> **Passage shown**
********

Duke Royalty Limited |
Neil Johnson / Charlie Cannon Brookes
|
+44 (0) 1481 741 240 |
Cenkos Securities plc (Nominated Adviser and Broker)
|
Julian Morse / Michael Johnson / Stephen Keys / Callum Davidson |
+44 (0) 207 397 8900 |
Edison Investment Research Limited |
Elliott Berstock |
+44 (0) 20 3077 5700 |
PrimaryBid Limited |
Kieran D'Silva |
+44 (0) 207 491 6519 |
Newgate Communications (PR)
|
Elisabeth Cowell / Ian Silvera / Megan Kovach |
+44 (0) 20 3757 6880 Dukeroyalty@newgatecomms.com |
Introduction
The Board is pleased to announce that it is seeking to raise up to approximately £20 million (before expenses) through a Fundraising with new and existing investors, to support further growth of the Group and development of its business.
In order to provide other investors and existing Shareholders who have not taken part in the Placing, with an opportunity to participate in the Fundraising, the Company will enable its existing Qualifying Shareholders and other investors, to subscribe for New Ordinary Shares, at the Issue Price, via the Open Offer and the Retail Offer. In accordance with the timetable set out below, it is intended that the results of the Retail Offer be known prior to the formal launch of the Open Offer in order that the Company be able to calculate the number of Ordinary Shares to be offered in the Open Offer such that the aggregate amount proposed to be raised by both the Retail Offer and the Open Offer shall be a maximum of approximately £3.9 million.
Whilst not underwritten, if the Open Offer and Retail Offer are not fully subscribed, the Directors reserve the right to place New Ordinary Shares directly with new/existing investors such that the Retail Offer and Open Offer may raise in aggregate, up to the maximum amount of £3.9 million. The Directors may subscribe for such New Ordinary Shares.
The Issue Price represents a discount of 6.4 per cent. to the closing middle market price of 47 pence per Ordinary Share on 3 October 2019, being the last practicable date prior to the announcement of the Fundraising.
Background to and reasons for the Fundraising
Duke is a provider of alternative capital solutions to a diversified range long-established businesses in Europe and abroad. Since the Company's re-admission to AIM in 2017, it has made demonstrable progress in pursuit of its strategy to produce long term, predictable revenue streams through a diversified portfolio of royalty partners. Duke seeks to achieve this through deployment of further capital into long standing, profitable businesses that meet the Company's investment criteria.
On 9 September 2019, Duke announced its results for the financial year ended 31 March 2019 in which it highlighted such progress, both in terms of financial and operational performance. This included growth in its core portfolio from 3 to 12 partners, an increase in net operational cashflow from £0.25m to £4.1m, additional hires to the operational team and the maintenance of its position in the top fifth percentile of dividend payers on AIM by yield.
On 10 September 2019, the Company announced that it had entered into a new £30 million revolving facility agreement (the "New Credit Facility") with its existing provider, Honeycomb Investment Trust PLC on improved terms. The increased facility was entered into to provide access to additional capital, at a reasonable cost, without relying solely on equity markets. The new facility is expected to improve shareholder returns by minimising cash drag following equity placings.
In accordance with its stated strategy, Duke will continue to diversify its portfolio through investing in new royalty partners as well as follow-on investments into existing partners. This strategy serves to decrease the risk profile of the portfolio over time, providing a better weighting of investments and royalty income from an increased variety of sectors and additional geographies. Since the beginning of 2018 Duke's investment team has evaluated over 300 investment opportunities.

********

> **Entries provided**
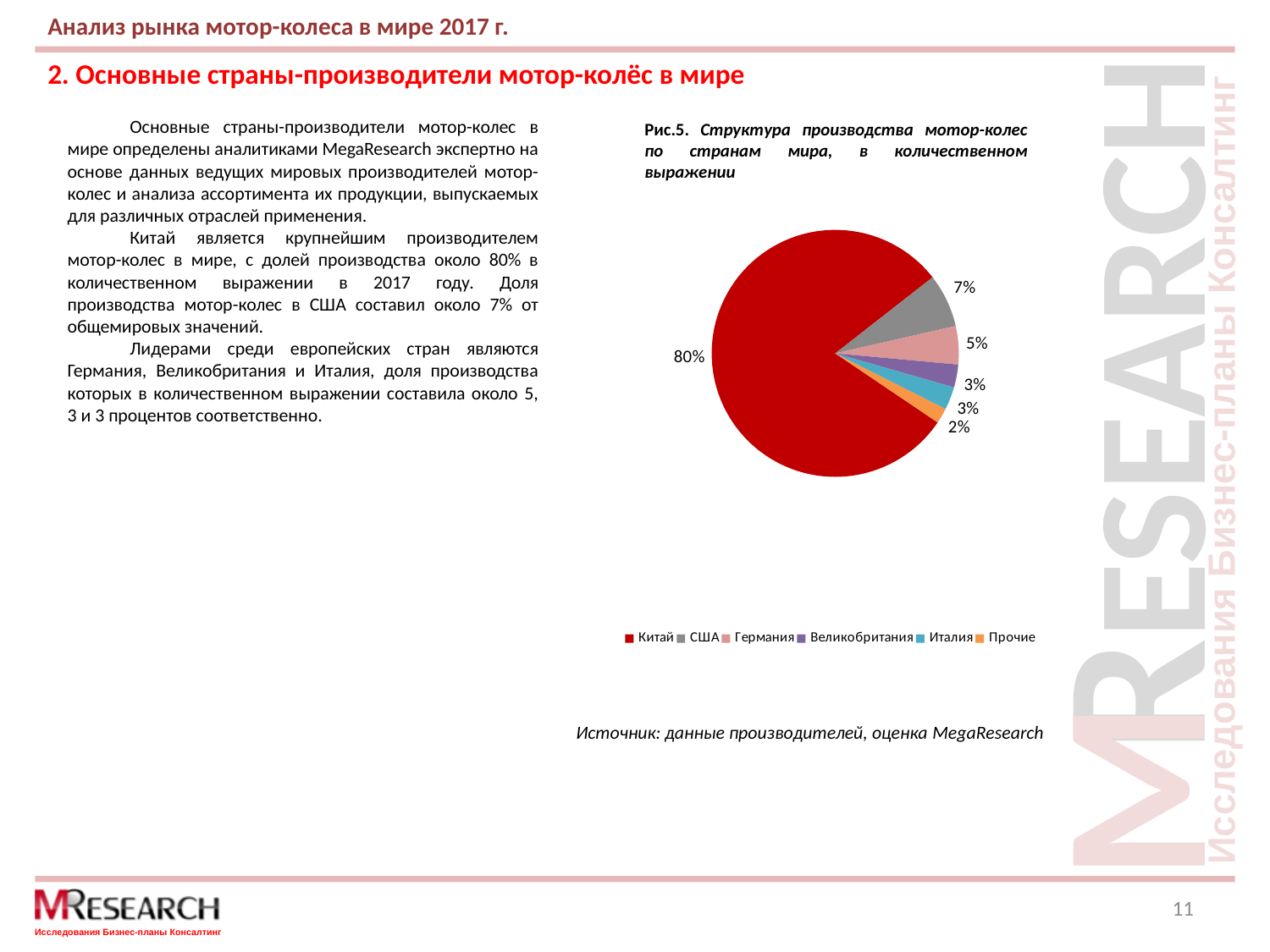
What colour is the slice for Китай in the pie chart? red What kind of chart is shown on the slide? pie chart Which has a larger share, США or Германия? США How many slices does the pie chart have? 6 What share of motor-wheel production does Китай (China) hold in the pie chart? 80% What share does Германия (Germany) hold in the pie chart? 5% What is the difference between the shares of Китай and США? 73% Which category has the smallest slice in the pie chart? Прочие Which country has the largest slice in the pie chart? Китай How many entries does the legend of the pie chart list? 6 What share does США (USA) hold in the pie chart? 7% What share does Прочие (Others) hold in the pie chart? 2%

********

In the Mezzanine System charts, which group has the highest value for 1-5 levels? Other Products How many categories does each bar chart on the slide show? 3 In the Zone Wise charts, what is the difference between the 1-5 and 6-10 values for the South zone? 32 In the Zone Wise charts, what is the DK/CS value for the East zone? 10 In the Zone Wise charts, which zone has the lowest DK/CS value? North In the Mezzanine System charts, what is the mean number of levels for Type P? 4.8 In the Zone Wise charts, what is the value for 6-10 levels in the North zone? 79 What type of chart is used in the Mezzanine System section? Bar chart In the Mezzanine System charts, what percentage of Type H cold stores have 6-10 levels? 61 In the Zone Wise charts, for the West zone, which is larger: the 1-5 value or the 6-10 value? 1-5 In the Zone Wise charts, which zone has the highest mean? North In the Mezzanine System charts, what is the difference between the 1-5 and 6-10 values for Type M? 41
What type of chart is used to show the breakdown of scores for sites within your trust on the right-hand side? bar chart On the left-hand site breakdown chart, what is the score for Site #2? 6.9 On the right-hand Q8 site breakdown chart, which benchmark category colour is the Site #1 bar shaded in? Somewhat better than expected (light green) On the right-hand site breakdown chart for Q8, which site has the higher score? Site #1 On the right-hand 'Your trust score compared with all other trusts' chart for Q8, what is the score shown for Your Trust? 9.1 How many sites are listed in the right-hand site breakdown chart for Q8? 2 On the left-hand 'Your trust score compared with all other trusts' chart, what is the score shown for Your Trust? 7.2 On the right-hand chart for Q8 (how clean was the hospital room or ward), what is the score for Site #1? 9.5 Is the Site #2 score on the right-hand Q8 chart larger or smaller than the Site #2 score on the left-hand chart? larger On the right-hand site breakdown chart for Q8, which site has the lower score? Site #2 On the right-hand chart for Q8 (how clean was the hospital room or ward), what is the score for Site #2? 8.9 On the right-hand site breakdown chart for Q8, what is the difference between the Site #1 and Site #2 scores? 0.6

********

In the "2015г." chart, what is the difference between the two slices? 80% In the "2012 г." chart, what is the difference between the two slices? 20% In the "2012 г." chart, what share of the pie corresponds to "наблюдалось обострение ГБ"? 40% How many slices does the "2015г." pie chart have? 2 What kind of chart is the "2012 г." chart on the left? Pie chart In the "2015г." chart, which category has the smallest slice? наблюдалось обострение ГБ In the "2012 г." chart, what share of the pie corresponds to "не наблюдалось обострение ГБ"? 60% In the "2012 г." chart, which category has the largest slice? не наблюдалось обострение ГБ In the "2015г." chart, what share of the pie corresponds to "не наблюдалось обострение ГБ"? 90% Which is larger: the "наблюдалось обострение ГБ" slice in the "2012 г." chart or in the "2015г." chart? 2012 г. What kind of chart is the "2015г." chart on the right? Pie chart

********

> **Problems and tasks**
(a) In two sentences, summarize the Duke Royalty fundraising announcement.
(b) According to the Duke Royalty fundraising announcement, how many investment opportunities has Duke's investment team evaluated since the beginning of 2018?
(c) Pick up the Duke Royalty fundraising announcement after its final sentence and write the paragraph that follows.

> **Task answers**
(a) Duke Royalty is seeking to raise up to approximately £20 million from new and existing investors through a Fundraising, with the Open Offer and Retail Offer together limited to a maximum of about £3.9 million. The company, a provider of alternative capital solutions to long-established businesses, points to its progress since its 2017 re-admission to AIM and a new £30 million credit facility, and it plans to keep diversifying its portfolio through new royalty partners and follow-on investments.

(b) Over 300.

(c)
Through its ongoing deal origination and due diligence processes, Duke has identified six near-term investment opportunities, which include a new potential royalty partner and five follow on investments within the existing portfolio, primarily for acquisition financing. These opportunities are in advanced stages of negotiation and the board anticipates that all of these can be completed in the coming months. further details are set out below. These investments, should they all complete, would require total capital of approximately £25 million.
Following the recent implementation of the New Credit Facility, Duke intends to pay down the outstanding balance of approximately £12 million within its previous credit facility, which was inherited as part of the Company's acquisition of Capital Step Investments Limited in February 2019. Upon repayment, Duke will benefit from material annual interest savings and utilisation of the £30 million New Credit Facility on a lower interest rate of LIBOR plus 7.25% (previously LIBOR plus 9.5%). When utilising the accordion provision, the New Credit Facility provides the Group with material additional headroom of a further £10 million.
Furthermore, Duke has identified a longer-term pipeline of royalty investments totalling approximately £85 million of potential additional capital deployment. These include new royalty partnerships in such diverse industries as the healthcare, aerospace, telecoms and business services markets throughout the UK, Europe and North America.
Use of proceeds of the Fundraising
Duke is proposing to raise gross proceeds of approximately £16.1 million through the Placing, conditional on Admission and the passing of the Extraordinary Resolution. The Group may also raise up to £3.9 million (net) through the Open Offer and the Retail Offer. The net proceeds of the Fundraising, expected to be up to approximately £19 million, (assuming full uptake of the Open offer), are intended to be used, together with funds available under the New Credit Facility, a) to fund a new royalty partner, b) provide follow on investments to five existing royalty partners, c) repayment of the current outstanding balance of the credit facility with Honeycomb Investment Trust, and d) to fund the longer-term pipeline of future royalty investments. To the extent that additional proceeds are raised in excess of the Fundraising proceeds, by direct subscription between the Company and other investors including family offices and private wealth managers, these will also be applied to the reasons set out above.
A) New royalty partner - £8.0 million
Duke intends to provide approximately £8.0 million to a new royalty partner in the Management Support Services sector. This profitable company, established in Ireland in 1989 has historic revenue of approximately €12 million, expected to grow to €14 million for its 2019 financial year. This company supplies teams of experienced managers to its clients (mainly governments and government agencies) for long term contracts of one to three years. Duke's financing will support a management buyout of the business.
Under the terms of the royalty agreement, Duke's annual distribution from this investment is expected to be €1.14 million (based on an initial cash yield of 13.2%), with its typical adjustment factor of up to six per cent. based on revenue performance. The term of the financing is expected to be 30 years and Duke's capital will have senior security over assets. Duke will also seek to retain an equity stake of 20 per cent. in the business.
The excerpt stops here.